Seems everyyear during spring time the shelter will have more intake animals, probably because that is the time the aniamls give birth, which will cause the increasing number of it.

In [None]:
plt.figure(figsize=(10,4))
df['movementtype'].groupby(df['movementdate']).count().plot(kind="line",alpha=.7)
plt.grid()
plt.show()

In [None]:
#For each outcome
monthGroup=df['movementdate'].groupby(df['movementtype'])

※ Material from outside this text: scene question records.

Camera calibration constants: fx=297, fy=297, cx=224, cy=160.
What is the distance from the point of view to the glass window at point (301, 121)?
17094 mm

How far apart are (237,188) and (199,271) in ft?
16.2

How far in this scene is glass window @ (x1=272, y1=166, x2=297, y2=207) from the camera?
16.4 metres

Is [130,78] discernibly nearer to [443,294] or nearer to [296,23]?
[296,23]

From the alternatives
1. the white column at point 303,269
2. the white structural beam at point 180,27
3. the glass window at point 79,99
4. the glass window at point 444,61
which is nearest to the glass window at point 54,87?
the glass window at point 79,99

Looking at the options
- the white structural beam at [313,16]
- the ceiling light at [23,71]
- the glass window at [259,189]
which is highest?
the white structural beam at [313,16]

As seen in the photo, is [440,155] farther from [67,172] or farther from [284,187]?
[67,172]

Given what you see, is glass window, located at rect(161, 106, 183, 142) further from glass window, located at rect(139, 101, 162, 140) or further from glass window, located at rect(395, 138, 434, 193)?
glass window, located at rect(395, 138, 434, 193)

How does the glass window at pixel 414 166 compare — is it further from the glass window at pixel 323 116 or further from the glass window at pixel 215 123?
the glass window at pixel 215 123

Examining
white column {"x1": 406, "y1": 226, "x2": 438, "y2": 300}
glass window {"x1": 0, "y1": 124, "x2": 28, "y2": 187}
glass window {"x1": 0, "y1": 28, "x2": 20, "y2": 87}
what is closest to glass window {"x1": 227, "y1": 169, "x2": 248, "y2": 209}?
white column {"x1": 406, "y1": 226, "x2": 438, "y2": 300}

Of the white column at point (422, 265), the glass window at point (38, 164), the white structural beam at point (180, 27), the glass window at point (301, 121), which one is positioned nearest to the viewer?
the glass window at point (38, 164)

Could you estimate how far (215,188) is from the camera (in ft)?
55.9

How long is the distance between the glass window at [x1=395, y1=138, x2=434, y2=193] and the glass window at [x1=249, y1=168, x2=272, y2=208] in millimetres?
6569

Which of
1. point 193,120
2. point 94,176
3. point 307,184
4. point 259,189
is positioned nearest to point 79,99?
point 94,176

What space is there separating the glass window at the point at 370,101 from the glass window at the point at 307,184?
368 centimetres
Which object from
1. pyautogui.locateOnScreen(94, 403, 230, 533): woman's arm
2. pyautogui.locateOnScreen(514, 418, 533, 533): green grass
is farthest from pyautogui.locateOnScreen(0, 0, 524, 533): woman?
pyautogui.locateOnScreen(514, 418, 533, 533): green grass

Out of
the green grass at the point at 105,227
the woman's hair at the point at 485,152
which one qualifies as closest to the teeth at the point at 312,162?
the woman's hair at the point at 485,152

plt.subplots(7, 1, figsize=(15,25), sharex=True)
plt.subplots_adjust(hspace=0.7)
colors = list('rgbcmyk')
for i, (_, g) in enumerate(monthGroup):
    plt.subplot(7,1,i+1)
    plt.title(_)
    g.groupby(df["movementdate"]).count().plot(kind="line", 
                                               color=colors[i],grid=True,alpha=.5)

In [None]:
#Monthly time series
df_ym=df.movementdate.map(lambda x: x.strftime('%Y-%m'))
df_ym_move = df_ym.groupby(df["movementtype"])

plt.subplots(7, 1, figsize=(15, 25), sharex=True)
plt.subplots_adjust(hspace=0.7)
colors = list('rgbcmyk')
for i, (_, g) in enumerate(df_ym_move):
    plt.subplot(7,1,i+1)
    plt.title(_)
    g.groupby(df_ym).count().plot(kind="line", color=colors[i],
                                  grid=True,alpha=.5)

In [None]:
df_heat=df.drop(columns=['intakedate','movementdate','id','identichipnumber',
                         'animalname','animalage','returndate','returnedreason',
                         'deceaseddate','deceasedreason',
                        'year_take','month_take','day_take',
                        'year_move','month_move','day_move',
                        'diedoffshelter','isdoa'])

le_sp = preprocessing.LabelEncoder()
df_heat.speciesname = le_sp.fit_transform(df_heat.speciesname)

le_take = preprocessing.LabelEncoder()
df_heat.intakereason = le_take.fit_transform(df_heat.intakereason)

le_breed = preprocessing.LabelEncoder()
df_heat.breedname = le_breed.fit_transform(df_heat.breedname)

le_color = preprocessing.LabelEncoder()
df_heat.basecolour = le_color.fit_transform(df_heat.basecolour)

le_sex = preprocessing.LabelEncoder()
df_heat.sexname = le_sex.fit_transform(df_heat.sexname)

le_loc = preprocessing.LabelEncoder()
df_heat.location = le_loc.fit_transform(df_heat.location)

le_move = preprocessing.LabelEncoder()
df_heat.movementtype = le_move.fit_transform(df_heat.movementtype)

le_age = preprocessing.LabelEncoder()
df_heat.AgeCategory = le_age.fit_transform(df_heat.AgeCategory)

In [None]:
# Correlations to trip_duration
corr = df_heat.select_dtypes(include = ['float64', 'int64']).iloc[:, 1:].corr()
cor_dict = corr['movementtype'].to_dict()
del cor_dict['movementtype']
print("List the numerical features in decending order by their correlation with trip_duration:\n")
for ele in sorted(cor_dict.items(), key = lambda x: -abs(x[1])):
    print("{0}: {1}".format(*ele))
    
# Correlation matrix heatmap
corrmat = df_heat.corr()
plt.figure(figsize=(12, 7))

# Number of variables for heatmap
k = 50000
cols = corrmat.nlargest(k, 'movementtype')['movementtype'].index
cm = np.corrcoef(df_heat[cols].values.T)

# Generate mask for upper triangle
mask = np.zeros_like(cm, dtype=np.bool)
mask[np.triu_indices_from(mask)] = True

sns.set(font_scale=1)
sns.heatmap(cm, mask=mask, cbar=True, annot=True, square=True,\
                 fmt='.2f',annot_kws={'size': 12}, yticklabels=cols.values,\
                 xticklabels=cols.values, cmap = 'PuBu',lw = .1)

plt.show()

That actually is good, it means people will adopt animals regardless their age, breed etc things.